I read an article about Slack that praised their speed of integrating feedback and iterating with the following example: "the Slack team quickly identified small changes that had a big impact: Within the list of channels, they added fields for a description and the number of people using that channel."
One time I asked why, since cgroups and the pattern of container based deployment had been popular for a decade before Docker started, that containers are so popular right now. We ultimately decided that someone constructing a really easy to use suite of tools around the concept was the reason it has all this love and growth.
Not that I totally disagree, but, signing up for Slack is easier than using NickServ for the average person. There's a bunch of features that make HipChat, Slack, Hall et al easier to use than IRC, especially for someone who doesn't want to learn anything new.
Replacing RSS with walled-gardens solutions from Internet Bigcos is another example.
In general I agree that ease-of-use is a big factor. Having said that, I was witness to decidedly non-technical teens in a mid-size town quite happily using mIRC in 2004, so maybe we're not giving people quite enough credit. If you tell people something is hard to use they'll believe you.
The real lesson is to look into what has been done and worked before and see how it can be improved if you're looking for "new" ideas and businesses.
My friend's mom used irc in the 90's / early 2000's for dating chatrooms. IRC can be plugged into the browser and embedded into applications seamlessly.
In contrast, I've never even heard of all the things mentioned above.
On Slack the channel owner will form a hierarchy too, if it's less problematic it's because Slack is usually used in a professional setting where flaming is generally frowned upon. You see these kind of issues pop up on the easy-to-use Twitter as well.
It's a social question. The most the tech did wrong was not making flooding impossible in the first place.

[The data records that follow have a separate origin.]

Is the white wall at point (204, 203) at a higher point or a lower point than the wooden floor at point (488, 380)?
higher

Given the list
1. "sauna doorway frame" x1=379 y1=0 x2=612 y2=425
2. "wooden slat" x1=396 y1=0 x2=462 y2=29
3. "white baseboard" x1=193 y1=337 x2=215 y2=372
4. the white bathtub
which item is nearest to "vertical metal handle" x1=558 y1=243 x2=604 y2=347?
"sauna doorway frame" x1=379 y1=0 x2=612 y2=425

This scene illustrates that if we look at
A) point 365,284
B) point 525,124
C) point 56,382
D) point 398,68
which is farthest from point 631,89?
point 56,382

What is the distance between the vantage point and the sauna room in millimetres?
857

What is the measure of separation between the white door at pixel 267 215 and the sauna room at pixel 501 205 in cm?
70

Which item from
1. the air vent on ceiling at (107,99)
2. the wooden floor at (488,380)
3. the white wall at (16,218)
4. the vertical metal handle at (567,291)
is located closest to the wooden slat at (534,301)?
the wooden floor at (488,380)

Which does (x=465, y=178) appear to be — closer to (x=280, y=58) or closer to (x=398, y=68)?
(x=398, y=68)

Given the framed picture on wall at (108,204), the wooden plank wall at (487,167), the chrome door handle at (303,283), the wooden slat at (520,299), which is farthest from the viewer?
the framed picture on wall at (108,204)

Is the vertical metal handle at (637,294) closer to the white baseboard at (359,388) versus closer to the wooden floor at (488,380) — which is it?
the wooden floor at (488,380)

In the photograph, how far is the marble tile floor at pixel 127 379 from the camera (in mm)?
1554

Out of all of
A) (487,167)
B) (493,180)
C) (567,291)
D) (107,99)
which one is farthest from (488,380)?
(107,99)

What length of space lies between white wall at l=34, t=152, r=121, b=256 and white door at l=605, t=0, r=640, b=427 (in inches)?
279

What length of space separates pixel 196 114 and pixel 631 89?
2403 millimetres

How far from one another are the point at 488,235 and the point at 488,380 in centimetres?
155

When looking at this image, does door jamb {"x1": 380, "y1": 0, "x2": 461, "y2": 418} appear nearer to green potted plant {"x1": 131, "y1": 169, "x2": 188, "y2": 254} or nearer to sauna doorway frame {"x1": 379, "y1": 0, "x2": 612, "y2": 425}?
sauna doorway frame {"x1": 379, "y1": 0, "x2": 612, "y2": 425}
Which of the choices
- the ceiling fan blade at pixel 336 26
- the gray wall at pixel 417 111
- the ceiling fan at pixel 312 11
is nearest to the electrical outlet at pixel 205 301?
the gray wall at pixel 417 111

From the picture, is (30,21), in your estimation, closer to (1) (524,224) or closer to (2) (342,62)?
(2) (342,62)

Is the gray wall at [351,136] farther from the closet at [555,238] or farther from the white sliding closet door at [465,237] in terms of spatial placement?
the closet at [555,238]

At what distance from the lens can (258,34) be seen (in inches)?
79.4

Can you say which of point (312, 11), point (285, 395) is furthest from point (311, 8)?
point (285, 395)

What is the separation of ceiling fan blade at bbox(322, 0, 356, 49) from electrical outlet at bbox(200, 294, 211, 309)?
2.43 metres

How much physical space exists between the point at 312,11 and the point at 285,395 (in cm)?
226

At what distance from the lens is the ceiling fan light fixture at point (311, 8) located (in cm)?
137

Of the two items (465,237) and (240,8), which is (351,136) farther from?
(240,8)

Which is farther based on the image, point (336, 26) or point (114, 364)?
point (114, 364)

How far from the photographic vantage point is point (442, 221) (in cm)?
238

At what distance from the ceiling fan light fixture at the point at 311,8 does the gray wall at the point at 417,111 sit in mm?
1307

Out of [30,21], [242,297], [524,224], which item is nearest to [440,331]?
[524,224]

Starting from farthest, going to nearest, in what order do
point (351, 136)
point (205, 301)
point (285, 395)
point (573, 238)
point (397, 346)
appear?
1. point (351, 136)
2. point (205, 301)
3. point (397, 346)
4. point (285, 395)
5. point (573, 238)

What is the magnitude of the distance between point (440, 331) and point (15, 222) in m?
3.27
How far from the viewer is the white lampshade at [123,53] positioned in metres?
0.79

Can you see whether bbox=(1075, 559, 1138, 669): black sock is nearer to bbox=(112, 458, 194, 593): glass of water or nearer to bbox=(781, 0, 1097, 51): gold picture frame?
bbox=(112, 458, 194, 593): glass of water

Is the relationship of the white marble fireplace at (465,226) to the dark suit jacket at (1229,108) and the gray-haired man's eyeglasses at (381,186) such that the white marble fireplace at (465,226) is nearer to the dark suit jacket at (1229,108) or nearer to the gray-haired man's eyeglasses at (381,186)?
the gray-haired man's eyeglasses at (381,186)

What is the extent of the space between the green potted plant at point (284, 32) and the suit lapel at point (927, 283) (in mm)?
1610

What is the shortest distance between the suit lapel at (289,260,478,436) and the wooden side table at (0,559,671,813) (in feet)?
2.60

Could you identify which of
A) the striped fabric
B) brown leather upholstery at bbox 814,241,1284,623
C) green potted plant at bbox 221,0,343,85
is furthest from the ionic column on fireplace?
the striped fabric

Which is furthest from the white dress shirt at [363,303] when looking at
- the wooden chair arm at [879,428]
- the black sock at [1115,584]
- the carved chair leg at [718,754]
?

Having a botnet with all your servers really isn't a bad idea. I mean, easy admin access, live monitoring, the ability to query everything and have all interested ops people examine the output... pretty handy. Seems like it'd beat a lot of these monitoring services and tools people pay for these days.
No, I'm referring to a botnet. In the OP case we've got just a single bot which controls things, I'm more thinking 1 bot per server sort of thing so you can administer individual servers simply by directing messages at them.
Server goes down? You see it quit on IRC or send an alert message nickalerting relevant admins when a service halts. Need live information on just about anything, just direct a message to a given server. Could even direct logs to a separate IRC channel for each type of service, relevant admins can join and set alerts up just based on message content and keep track of small logs via IRC logging too.
You can make a lot of low visibility processes very visible using such a setup. Of course, it wouldn't be appropriate for a giant company, but for a small to medium sized one I think it could work quite well. For devops types who are already comfortable with IRC at least.
check out https://github.com/andyleap/srvbot. Still needs to do real time handling, but you can run commands on multiple servers and optionally receive output
There are a couple articles/repos out there with detailed steps on running Hubot on AWS. While the ease and simplicity of deploying Hubot outside of Heroku is not a tenth as easy, there are a couple of options out there.
Now we've got dependencies on node, npm, ruby, rails, heroku, some datastore, a queue for hubot, whatever your actual builder is (capistrano/chef/whatever) etc etc.
Right now I do all this with Jenkins+bash scripts. Inelegant and not as robust as I'd prefer, but so simple. I could just use a Jenkins adaptor for hubot, but then what's the point? I want locking environments, advanced permissions, and so forth.
I'm mostly complaining because I'm dying to implement chatops (mostly for slack-based deployments) but the information is really light, or the tools are too environment-specific, and I don't have people to bounce ideas/questions off of.
So as long as I personify a piece of software, it too can become the subject of worthless press articles?